Он ничего не ответил.

— Это не страшно, — спохватилась она, — я все равно завтра еду в пионерлагерь. Даже хорошо, если я побуду с ребятами первое воскресенье.

Он подумал: «А может быть, мне удастся вернуться раньше?»

Они сели на пригорок. Гоша взял ее руку и осторожно подышал на пальцы.

— Ты что?..

— Так.

Он повернулся, разглядывая ее лицо. И Мила тоже посмотрела на него. И весь мир исчез для них. Реальностью были только их глаза.

Он поцеловал ее.

И когда откуда-то издалека тишину потревожил продолжительный гудок, Гоша даже не услышал его. Гудок длился минуту. Прерывался и вновь возникал над лесом.

И Мила поняла:

— «Скорая»!

Она должна была понять это первая.

— За тобой, — испуганно сказала она.

Тетя Оня лежала в палате осунувшаяся и постаревшая. Она безучастно смотрела вверх, через плечо Борисова, и, кажется, не замечала, что происходит вокруг.
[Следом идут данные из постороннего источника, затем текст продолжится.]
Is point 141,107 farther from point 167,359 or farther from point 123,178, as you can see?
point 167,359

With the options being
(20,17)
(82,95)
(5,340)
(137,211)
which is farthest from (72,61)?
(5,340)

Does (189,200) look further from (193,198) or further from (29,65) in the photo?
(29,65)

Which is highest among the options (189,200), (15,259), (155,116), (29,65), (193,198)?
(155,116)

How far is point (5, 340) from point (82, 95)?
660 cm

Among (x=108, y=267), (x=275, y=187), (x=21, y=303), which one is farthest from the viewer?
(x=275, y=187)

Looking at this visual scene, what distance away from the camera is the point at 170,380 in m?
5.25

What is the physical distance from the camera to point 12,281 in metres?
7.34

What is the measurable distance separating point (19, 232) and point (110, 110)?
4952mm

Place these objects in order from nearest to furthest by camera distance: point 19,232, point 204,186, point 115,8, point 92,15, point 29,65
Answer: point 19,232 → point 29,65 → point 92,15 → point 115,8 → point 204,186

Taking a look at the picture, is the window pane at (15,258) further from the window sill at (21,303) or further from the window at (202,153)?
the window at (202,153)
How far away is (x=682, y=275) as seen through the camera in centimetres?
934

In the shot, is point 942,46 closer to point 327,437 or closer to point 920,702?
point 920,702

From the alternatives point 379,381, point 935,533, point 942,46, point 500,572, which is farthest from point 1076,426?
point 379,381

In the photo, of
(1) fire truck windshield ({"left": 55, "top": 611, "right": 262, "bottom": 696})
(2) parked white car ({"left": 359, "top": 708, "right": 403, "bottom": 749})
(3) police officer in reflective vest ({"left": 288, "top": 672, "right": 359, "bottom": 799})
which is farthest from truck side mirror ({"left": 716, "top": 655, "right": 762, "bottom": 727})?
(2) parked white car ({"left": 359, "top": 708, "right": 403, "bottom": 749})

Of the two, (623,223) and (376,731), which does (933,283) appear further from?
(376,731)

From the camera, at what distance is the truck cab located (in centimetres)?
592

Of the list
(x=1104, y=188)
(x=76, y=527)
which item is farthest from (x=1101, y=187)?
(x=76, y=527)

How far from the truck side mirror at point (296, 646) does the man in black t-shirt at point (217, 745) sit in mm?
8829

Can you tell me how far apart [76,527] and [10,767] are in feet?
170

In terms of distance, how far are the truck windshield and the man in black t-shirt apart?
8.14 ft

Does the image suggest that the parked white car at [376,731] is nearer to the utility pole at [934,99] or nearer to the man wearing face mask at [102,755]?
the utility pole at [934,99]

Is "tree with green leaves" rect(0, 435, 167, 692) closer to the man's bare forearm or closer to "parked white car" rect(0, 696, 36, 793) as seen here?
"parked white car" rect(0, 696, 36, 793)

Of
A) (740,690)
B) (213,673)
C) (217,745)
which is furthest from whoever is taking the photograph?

Неожиданно в ее глазах вспыхнула искра, едва уловимый блеск мысли, точно она поняла опасность, нависшую над ней. Она посмотрела на Феню, Марию Михайловну, Гошу глазами, полными тревоги, и все одновременно улыбнулись ей, но не так, как всегда, а как обычно улыбаются эти люди очень тяжелым больным, — особенно приветливо и благодушно. Тогда она повернула голову, стараясь поймать взгляд Борисова, но он отвернулся и смотрел на кого-то другого. Ей стало страшно. Тысячи раз она видела, как врач слушает больного, ставит трубку к сердцу и что-то узнает, известное ему одному, но сейчас ее охватило сомнение, и она не могла отделаться от мысли, что Борисов не может услышать всю глубину и силу ее боли. Она отгоняла сомнение, пыталась думать о другом, но мысли были навязчивы, и Оня с ужасом понимала, что люди, склонившиеся над нею, не чудотворцы: у них тоже может не хватить мужества посмотреть человеку в глаза.